Aquele do Haley Joel Osment de shortinho: Sassy Pants (2012)


O ano de espera para assistir Haley Joel Osment gay vestindo nada mais do que um shortinho jeans não valeu tanto a pena assim. Sassy Pants é um filme pós-adolescente em que Ashley Rickards (da série Awkward. que, aliás, todos que curtem comédia colegial devem assistir, é histérico) interpreta Bethany Pruitt, uma garota derrotada, na merda, sem amigos e sem vida social alguma por ter sido obrigada a frequentar uma escola online em casa depois da mãe ter sido humilhada quando uma gravação do ex-marido fazendo sexo com o professor de música da escola foi noticiada na primeira página do jornal local. A partir daí, Bethany começa sua jornada pra conseguir ir para a faculdade de moda e se desvincular da mãe completamente possessiva. Tem um feeling de "Hum, já vi isso em outro lugar."

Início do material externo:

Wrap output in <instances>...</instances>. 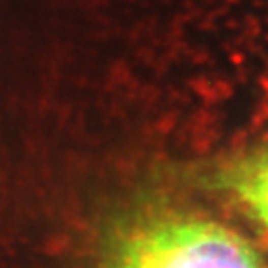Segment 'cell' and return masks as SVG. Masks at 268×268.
Here are the masks:
<instances>
[{
	"instance_id": "2",
	"label": "cell",
	"mask_w": 268,
	"mask_h": 268,
	"mask_svg": "<svg viewBox=\"0 0 268 268\" xmlns=\"http://www.w3.org/2000/svg\"><path fill=\"white\" fill-rule=\"evenodd\" d=\"M211 185L268 229V149L218 168Z\"/></svg>"
},
{
	"instance_id": "1",
	"label": "cell",
	"mask_w": 268,
	"mask_h": 268,
	"mask_svg": "<svg viewBox=\"0 0 268 268\" xmlns=\"http://www.w3.org/2000/svg\"><path fill=\"white\" fill-rule=\"evenodd\" d=\"M97 268H266L236 231L190 211L147 207L115 225Z\"/></svg>"
}]
</instances>
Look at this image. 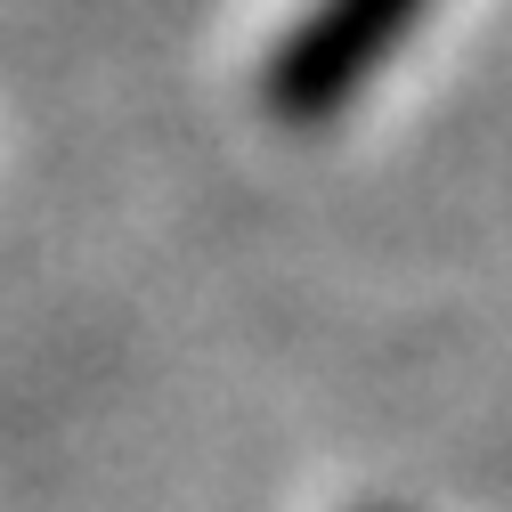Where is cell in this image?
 Here are the masks:
<instances>
[{"label":"cell","mask_w":512,"mask_h":512,"mask_svg":"<svg viewBox=\"0 0 512 512\" xmlns=\"http://www.w3.org/2000/svg\"><path fill=\"white\" fill-rule=\"evenodd\" d=\"M431 0H309V17L285 33V49L261 74V106L285 122V131H309V122H334L366 74L391 57Z\"/></svg>","instance_id":"6da1fadb"}]
</instances>
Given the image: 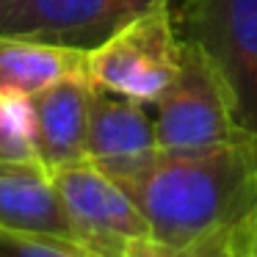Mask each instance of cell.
I'll return each instance as SVG.
<instances>
[{
    "mask_svg": "<svg viewBox=\"0 0 257 257\" xmlns=\"http://www.w3.org/2000/svg\"><path fill=\"white\" fill-rule=\"evenodd\" d=\"M86 64L89 53L83 50L0 36V97L31 100L58 80L86 75Z\"/></svg>",
    "mask_w": 257,
    "mask_h": 257,
    "instance_id": "cell-10",
    "label": "cell"
},
{
    "mask_svg": "<svg viewBox=\"0 0 257 257\" xmlns=\"http://www.w3.org/2000/svg\"><path fill=\"white\" fill-rule=\"evenodd\" d=\"M113 180L147 218L150 238L194 243L257 213V136L202 152H158Z\"/></svg>",
    "mask_w": 257,
    "mask_h": 257,
    "instance_id": "cell-1",
    "label": "cell"
},
{
    "mask_svg": "<svg viewBox=\"0 0 257 257\" xmlns=\"http://www.w3.org/2000/svg\"><path fill=\"white\" fill-rule=\"evenodd\" d=\"M254 216L243 224H235V227L221 229V232L205 235V238L185 243V246H169L155 238H141L130 246L124 257H243L246 238H249Z\"/></svg>",
    "mask_w": 257,
    "mask_h": 257,
    "instance_id": "cell-11",
    "label": "cell"
},
{
    "mask_svg": "<svg viewBox=\"0 0 257 257\" xmlns=\"http://www.w3.org/2000/svg\"><path fill=\"white\" fill-rule=\"evenodd\" d=\"M31 144V105L28 100H6L0 97V169L34 163ZM39 163V161H36Z\"/></svg>",
    "mask_w": 257,
    "mask_h": 257,
    "instance_id": "cell-12",
    "label": "cell"
},
{
    "mask_svg": "<svg viewBox=\"0 0 257 257\" xmlns=\"http://www.w3.org/2000/svg\"><path fill=\"white\" fill-rule=\"evenodd\" d=\"M94 83L86 75L64 78L28 100L31 105V144L34 155L47 172L89 161V113Z\"/></svg>",
    "mask_w": 257,
    "mask_h": 257,
    "instance_id": "cell-7",
    "label": "cell"
},
{
    "mask_svg": "<svg viewBox=\"0 0 257 257\" xmlns=\"http://www.w3.org/2000/svg\"><path fill=\"white\" fill-rule=\"evenodd\" d=\"M169 0H0V36L91 53Z\"/></svg>",
    "mask_w": 257,
    "mask_h": 257,
    "instance_id": "cell-5",
    "label": "cell"
},
{
    "mask_svg": "<svg viewBox=\"0 0 257 257\" xmlns=\"http://www.w3.org/2000/svg\"><path fill=\"white\" fill-rule=\"evenodd\" d=\"M0 229L78 243L53 174L36 161L0 169Z\"/></svg>",
    "mask_w": 257,
    "mask_h": 257,
    "instance_id": "cell-9",
    "label": "cell"
},
{
    "mask_svg": "<svg viewBox=\"0 0 257 257\" xmlns=\"http://www.w3.org/2000/svg\"><path fill=\"white\" fill-rule=\"evenodd\" d=\"M183 61L172 6H158L119 28L89 53L86 75L102 91L155 105L174 83Z\"/></svg>",
    "mask_w": 257,
    "mask_h": 257,
    "instance_id": "cell-3",
    "label": "cell"
},
{
    "mask_svg": "<svg viewBox=\"0 0 257 257\" xmlns=\"http://www.w3.org/2000/svg\"><path fill=\"white\" fill-rule=\"evenodd\" d=\"M227 86L194 45L183 42V61L174 83L155 102L158 152H202L246 139Z\"/></svg>",
    "mask_w": 257,
    "mask_h": 257,
    "instance_id": "cell-4",
    "label": "cell"
},
{
    "mask_svg": "<svg viewBox=\"0 0 257 257\" xmlns=\"http://www.w3.org/2000/svg\"><path fill=\"white\" fill-rule=\"evenodd\" d=\"M0 257H91V254L72 240L0 229Z\"/></svg>",
    "mask_w": 257,
    "mask_h": 257,
    "instance_id": "cell-13",
    "label": "cell"
},
{
    "mask_svg": "<svg viewBox=\"0 0 257 257\" xmlns=\"http://www.w3.org/2000/svg\"><path fill=\"white\" fill-rule=\"evenodd\" d=\"M172 17L221 75L240 127L257 136V0H185Z\"/></svg>",
    "mask_w": 257,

Pra ser bem sincero, eu estava mais interessado no relacionamento do personagem do Haley Joel Osment com o pai da protagonista do que com a história principal em si, mas Osment não aparece muito, sua participação é quase cenográfica. Mas não foi por isso que o filme não me agradou tanto. O roteiro não tem nada de muito especial exceto algumas cenas muito bem boladas com a avó e o irmão da protagonista. As poucas cenas sobre o pai gay namorando uma bicha alternativa da idade da filha acabam, positivamente, roubando totalmente o foco.

Apesar de tantos baixos, eu recomendo dar uma olhadinha. Pra quem é fã do Osment, vê-lo fazendo a bicha passiva afeminada com certeza vale uma espiada.

10 de nov. de 2012

Aquele em que o serviço da Oi não presta

Meu namorado (o culpado) tentou me arrastar para a última parada gay de Madureira, que aconteceu nesse último final de semana, e como consequência da minha catastrófica decisão de aceitar ser arrastado eu tive o meu celular roubado por um desses mãos-leves que enfiam a mão no seu bolso sem você sentir e levam qualquer coisa que esteja enfiada dentro.

Não vou contar os detalhes da história porque uma pessoa bêbada que acabou de perder um celular que absolutamente adorava, no meio da parada gay, não é uma coisa nada bonita. Eu só vou dizer que, como qualquer outra pessoa normal, liguei para a minha operadora, no caso a Oi, pedindo para que bloqueassem meu número, de forma que eu conseguisse resgatá-lo posteriormente.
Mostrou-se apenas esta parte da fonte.